■ Your task
Every record must appear in your copy exactly as written, with no pictures.

Saved entries
[Start of Attachment]

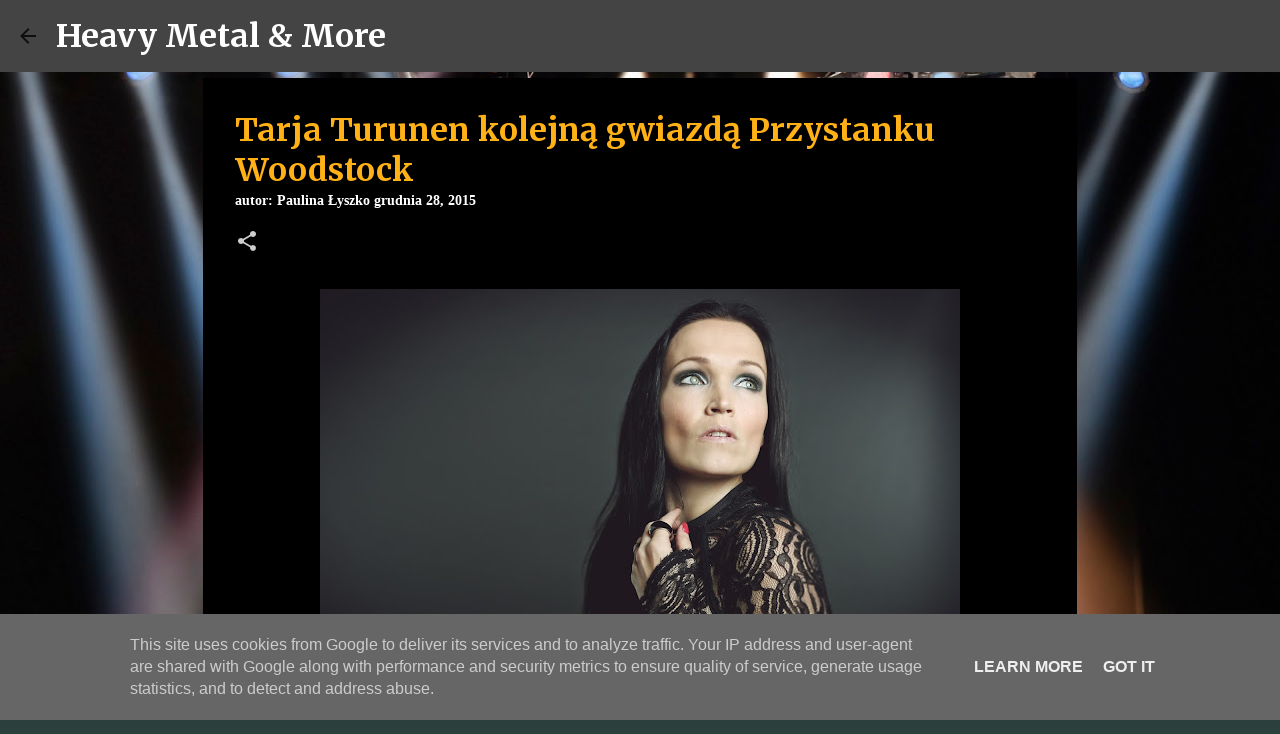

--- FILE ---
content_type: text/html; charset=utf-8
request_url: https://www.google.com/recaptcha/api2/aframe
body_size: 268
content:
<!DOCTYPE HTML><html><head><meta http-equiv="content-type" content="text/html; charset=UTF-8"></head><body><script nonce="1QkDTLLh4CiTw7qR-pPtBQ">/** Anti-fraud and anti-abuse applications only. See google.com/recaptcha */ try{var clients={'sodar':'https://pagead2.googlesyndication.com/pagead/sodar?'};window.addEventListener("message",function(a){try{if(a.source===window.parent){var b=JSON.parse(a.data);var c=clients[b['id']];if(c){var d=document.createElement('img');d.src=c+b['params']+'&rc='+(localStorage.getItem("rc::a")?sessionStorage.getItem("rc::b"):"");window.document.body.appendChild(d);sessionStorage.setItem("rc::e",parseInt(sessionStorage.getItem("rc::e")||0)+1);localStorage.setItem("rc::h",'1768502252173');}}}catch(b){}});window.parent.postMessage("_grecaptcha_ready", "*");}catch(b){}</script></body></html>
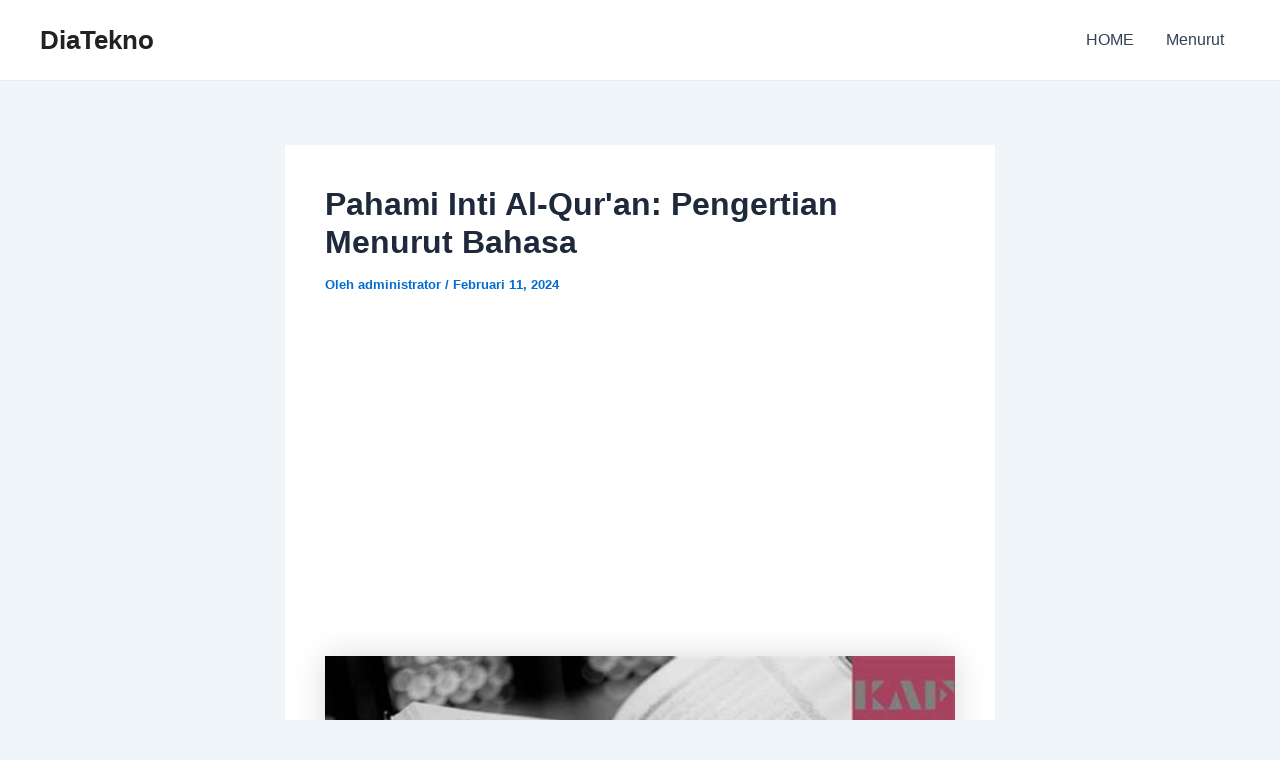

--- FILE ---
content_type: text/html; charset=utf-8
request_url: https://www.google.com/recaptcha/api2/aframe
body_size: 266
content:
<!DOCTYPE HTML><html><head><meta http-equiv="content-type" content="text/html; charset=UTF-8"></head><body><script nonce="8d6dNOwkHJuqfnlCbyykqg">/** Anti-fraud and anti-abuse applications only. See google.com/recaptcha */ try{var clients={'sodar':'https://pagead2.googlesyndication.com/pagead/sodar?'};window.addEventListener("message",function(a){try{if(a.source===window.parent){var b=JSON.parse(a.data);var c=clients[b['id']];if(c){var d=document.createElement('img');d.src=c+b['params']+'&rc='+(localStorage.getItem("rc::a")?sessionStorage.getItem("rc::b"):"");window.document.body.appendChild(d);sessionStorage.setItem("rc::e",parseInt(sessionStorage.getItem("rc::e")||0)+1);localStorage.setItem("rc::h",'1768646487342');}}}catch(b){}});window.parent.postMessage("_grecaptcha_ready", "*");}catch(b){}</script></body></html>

[End of Attachment]

■ Completed exercise
--- FILE ---
content_type: text/html; charset=utf-8
request_url: https://www.google.com/recaptcha/api2/aframe
body_size: 268
content:
<!DOCTYPE HTML><html><head><meta http-equiv="content-type" content="text/html; charset=UTF-8"></head><body><script nonce="1QkDTLLh4CiTw7qR-pPtBQ">/** Anti-fraud and anti-abuse applications only. See google.com/recaptcha */ try{var clients={'sodar':'https://pagead2.googlesyndication.com/pagead/sodar?'};window.addEventListener("message",function(a){try{if(a.source===window.parent){var b=JSON.parse(a.data);var c=clients[b['id']];if(c){var d=document.createElement('img');d.src=c+b['params']+'&rc='+(localStorage.getItem("rc::a")?sessionStorage.getItem("rc::b"):"");window.document.body.appendChild(d);sessionStorage.setItem("rc::e",parseInt(sessionStorage.getItem("rc::e")||0)+1);localStorage.setItem("rc::h",'1768502252173');}}}catch(b){}});window.parent.postMessage("_grecaptcha_ready", "*");}catch(b){}</script></body></html>

--- FILE ---
content_type: text/html; charset=utf-8
request_url: https://www.google.com/recaptcha/api2/aframe
body_size: 266
content:
<!DOCTYPE HTML><html><head><meta http-equiv="content-type" content="text/html; charset=UTF-8"></head><body><script nonce="8d6dNOwkHJuqfnlCbyykqg">/** Anti-fraud and anti-abuse applications only. See google.com/recaptcha */ try{var clients={'sodar':'https://pagead2.googlesyndication.com/pagead/sodar?'};window.addEventListener("message",function(a){try{if(a.source===window.parent){var b=JSON.parse(a.data);var c=clients[b['id']];if(c){var d=document.createElement('img');d.src=c+b['params']+'&rc='+(localStorage.getItem("rc::a")?sessionStorage.getItem("rc::b"):"");window.document.body.appendChild(d);sessionStorage.setItem("rc::e",parseInt(sessionStorage.getItem("rc::e")||0)+1);localStorage.setItem("rc::h",'1768646487342');}}}catch(b){}});window.parent.postMessage("_grecaptcha_ready", "*");}catch(b){}</script></body></html>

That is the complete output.